Someone may ask, "What does tzedakah have to with this festival of light?" To begin to answer this question, we need to remember that the Menorah is placed in a window or before the door of the home, so that its light will be seen by others. This action expresses the idea that we are to bring light to the world through the power of our own spiritual example. According to the following teaching from Midrash Yalkut Shimoni (Numbers, B'ha'aloscha 8), the light of our people is the light of tzedekah:
"In the future, the nations will be drawn to your light, as it says, 'And nations will walk by your light' (Isaiah 60:3). And what is the light that the Holy One, Blessed be He, will shine upon Israel? It is the light of tzedakah, as it says, 'But to you who are in awe of My Name, the sun of tzedakah will shine' (Malachi 3:20)."
Rav Chaim Soloveitchik of Brisk: The Brother of the Poor
It is written, "Surely you should break your bread for the hungry, and bring the moaning poor into your home" (Isaiah 58:7). In this spirit, the Mishna teaches:
"Yose ben Yochanan of Jerusalem says, 'Let your house be open wide for relief, and let the poor be members of your household.' " (Mishna Pirkei Avos 1:5)
"Let the poor be members of your household" - Rebbenu Yonah, a leading 13th century sage, offers the following commentary: One should make poor guests feel totally at home by showing them a happy face and by giving them free reign of his home, just as one does with the members of one's family. In this way they will not feel embarrassment through receiving hospitality.
Rav Chaim Soloveitchik of Brisk was a leading sage of the early 20th century, who brought the teaching of the above Mishnah to great heights.
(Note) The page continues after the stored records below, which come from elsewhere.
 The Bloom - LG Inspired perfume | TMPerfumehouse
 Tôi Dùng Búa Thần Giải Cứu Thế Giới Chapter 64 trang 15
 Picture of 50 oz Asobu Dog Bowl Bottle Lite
He lived in an age when the vast majority of Jews in Eastern Europe were poor, and many were forced to wander in search of food and sustenance. In order to understand the loving way in which he opened his home to all those in need, we need to remember that the wandering Jewish poor were not prone to violence; thus, it was quite common among Jews to take in strangers and give them a hot meal and a place to sleep without the hosts worrying that their lives would be in danger. The hospitality of Rav Chaim, who was known as the "Brisker Rav," did not have the usual limits that many hosts have. He did not view his house as "private property"; therefore, any beggar could step over Reb Chaim's threshold and immediately make himself at home without receiving an invitation or permission. A needy person would come in and head straight for the kitchen where he lit a fire, boiled a kettle of hot water for a soothing cup of tea, and rummaged through the cupboards to find something to eat. Finding something good to eat, he would take out a pot, cook the food to his liking, set the table, and sit down to his meal. Feeling drowsy after eating, he would go down the hallway and look through the bedrooms in search of an empty bed, and then go to sleep.
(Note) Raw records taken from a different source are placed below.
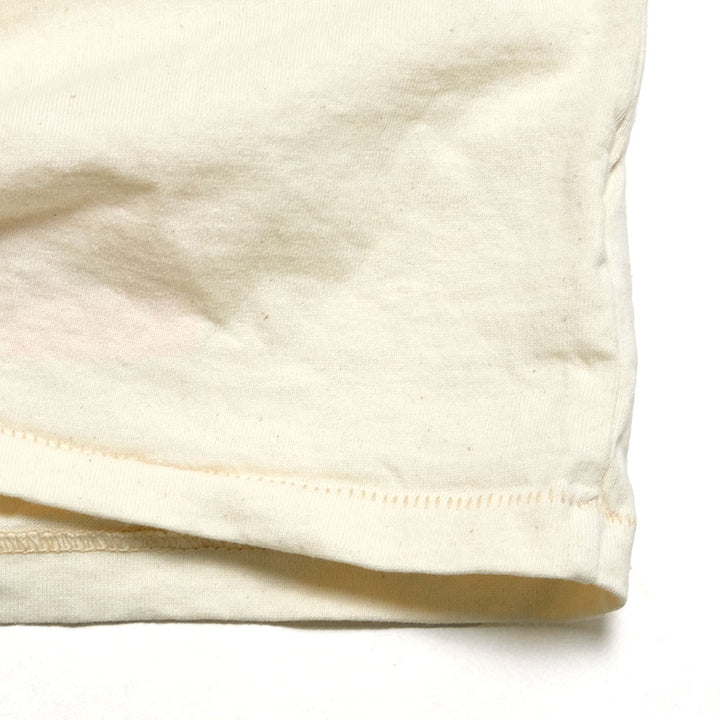 Mixta - CREW NECK PRINT TEE - Baja Cali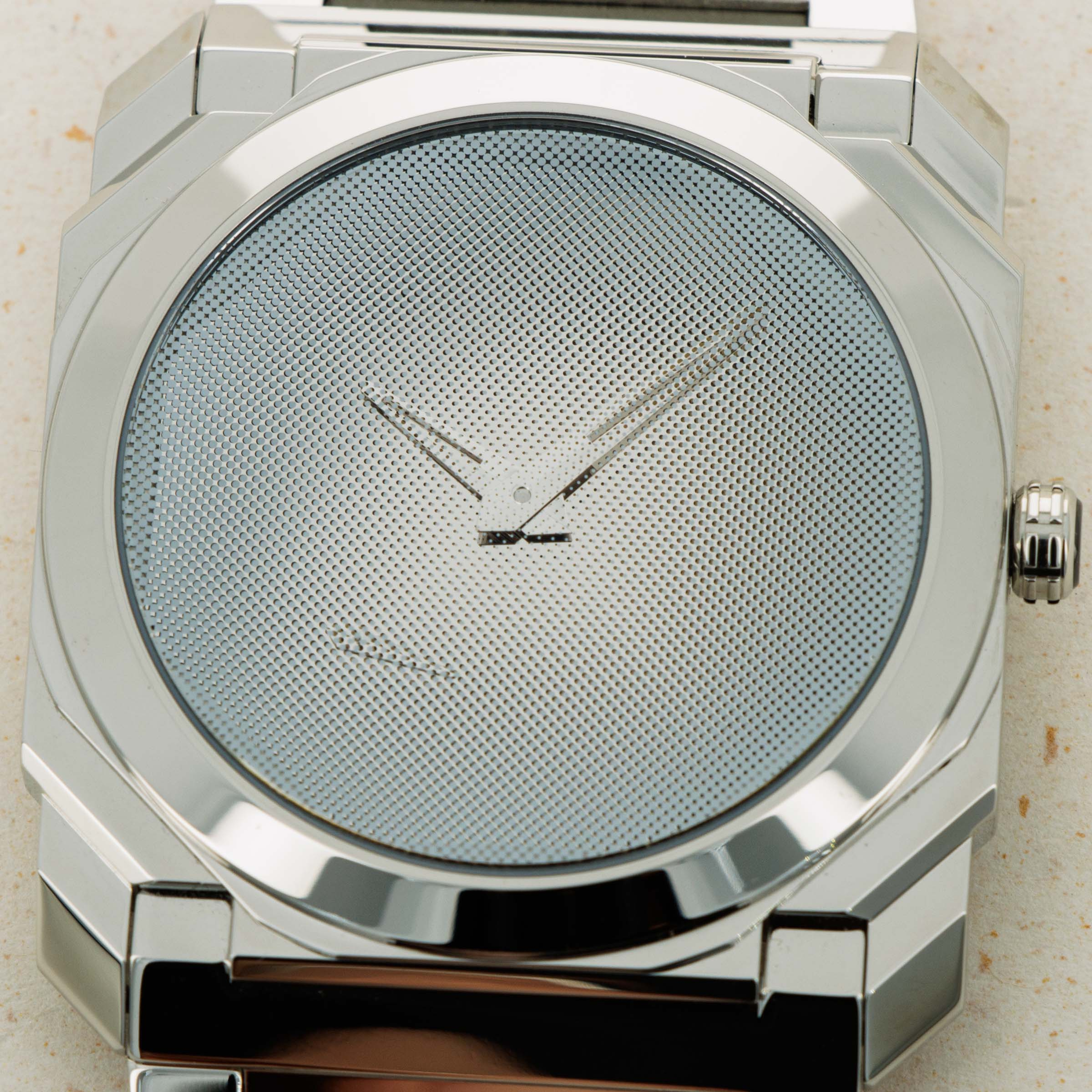 THE DIAL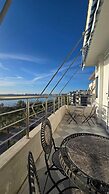 Tirent Apartment-SeaView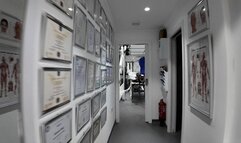 Latex Catfish Preperation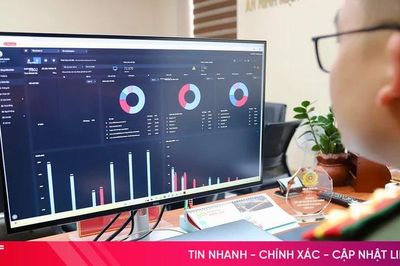 Hà Tĩnh phát hiện gần 1.400 máy tính nhiễm mã độc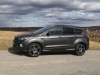 Ford Kuga 2,0 TDCi 150 PS AT AWD ST-Line (c) Stefan Gruber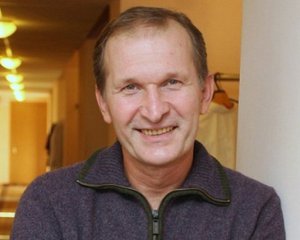 Скандальному російському акторові скасували заборону на в'їзд в Україну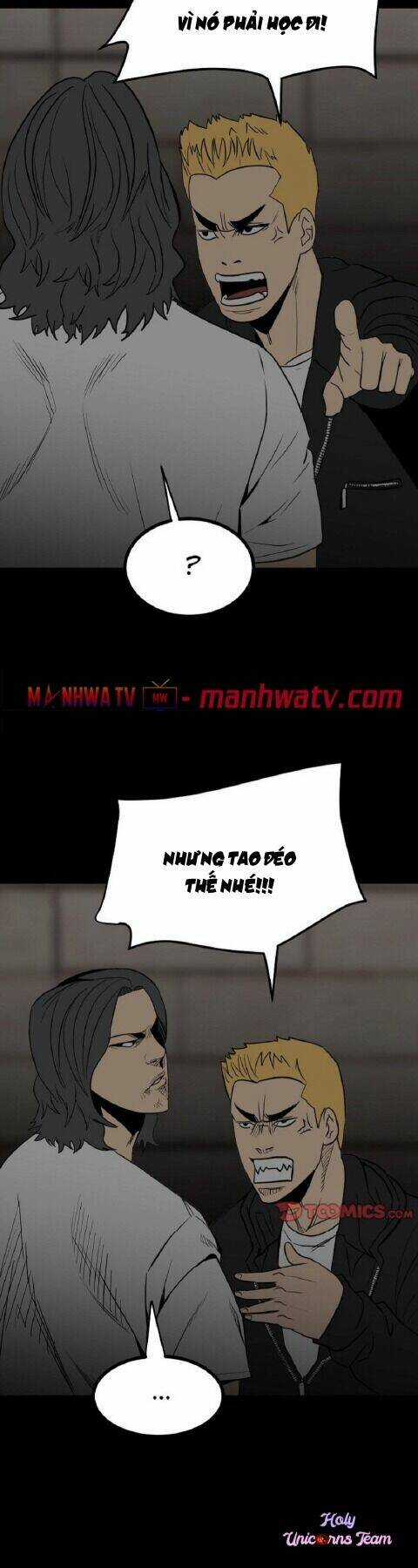 Kẻ Phản Diện Chapter 83 trang 11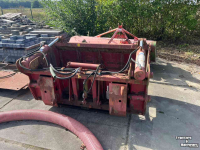 Silage cutting bucket Strautmann Silozange 232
Rav Chaim Soloveitchik's son, Rav Yitzchak Zev, related that most of the period growing up in his parents' home, he slept on a bench in some corner of the house because his bed was usually taken by a poor stranger. Once, he came home exhausted from a hard day of learning and fell into his 'own' bed. A short while later, a stranger aroused him from his slumber, saying, "This bed is mine. I already staked a claim on it earlier in the day!" The same thing often happened to Rav Chaim himself when families blessed with a good number of children would stay in his house for months. The Rav would come home and find his own bed occupied by a stranger; he himself then slept on a hard wooden bench.
It is therefore not surprising that these downtrodden souls felt like members of Rav Chaim's family. Rav Chaim treated them with such genuine, brotherly love that they talked to him like a brother. Instead of referring to him as "the Rav," they affectionately called him "Chaim'ke."
He was not a wealthy man, but he and his wife shared with the needy whatever they had. His behavior was consistent with the teaching of the Chofetz Chaim, another leading sage of that generation, who said that when the Mishna tells us to "let the poor be members of your household," it is telling us not to think that we are excused from this mitzvah if we don't have fancy food and accomodations to offer. What is most important is to allow our needy guests to feel as members of the family, even if all we have to offer is simple fare.